CAN OPPOSING COUNSEL SEARCH YOUR COMPUTER IN FEDERAL CASES? COULD BE
Under the 2006 amendments to F.R.C.P. 34(a), it is now possible in a civil case for a litigant to get access to an opponent's computer or a computer network to conduct their own search for electronic evidence if certain standards are met. See Nolan M. Goldberg, Is Your Data Wide Open to Your Opponent?, in the NLJ.
This is an interesting article, and it discusses case law and protective measures to insure that the computer search does not go too far or that protected or irrelevant information is not disclosed. One thing not mentioned that maybe should have been is whether a court authorized search of a computer should be governed by the Fourth Amendment.
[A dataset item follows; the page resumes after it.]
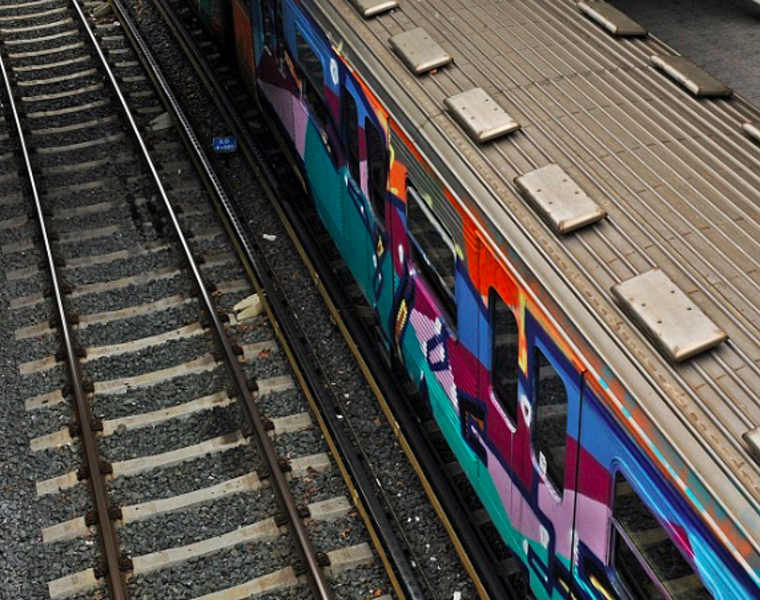 Frenchman dies during graffiti spree on Athens train carriage 20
It is a private search if a private litigant is involved, but, if court approval for such a search is sought, is not the Fourth Amendment implicated because an arm of the government authorized it?
The standards mentioned in the case law would appear to satisfy at least an administrative search-type probable cause standard:
While the amendment to Fed. R. Civ. P. 34(a) was "not meant to create a routine right of direct access to a party's electronic information system" such access "might be justified in some circumstances." Fed. R. Civ. P. 34(a) Advisory Committee Note. The factors courts use to determine appropriate circumstances are:
• The specificity of the discovery request;
• The quantity of information available from other and more easily accessed sources;
• The failure to produce relevant information that seems likely to have existed but is no longer available on more easily accessed sources;
• The likelihood of finding relevant, responsive information that cannot be obtained from other, more easily accessed sources;
• Predictions as to the importance and usefulness of the information;
• The importance of the issues at stake in the litigation.
• The parties' resources.
Ameriwood Indus. Inc. v. Liberman, No. 4:06CV524-DJS, 2006 WL 3825291, at *4 (E.D. Mo. Dec. 27, 2006), citing Fed. R. Civ. P. 26(b)(2) Advisory Committee Note.
In practice, these factors have been found to favor an inspection when there was a showing of discovery irregularities, such as document deletion. See, e.g., Ameriwood, Id. at *5 (finding "specific evidence establishing that the defendants had not produced all responsive documents from their computers").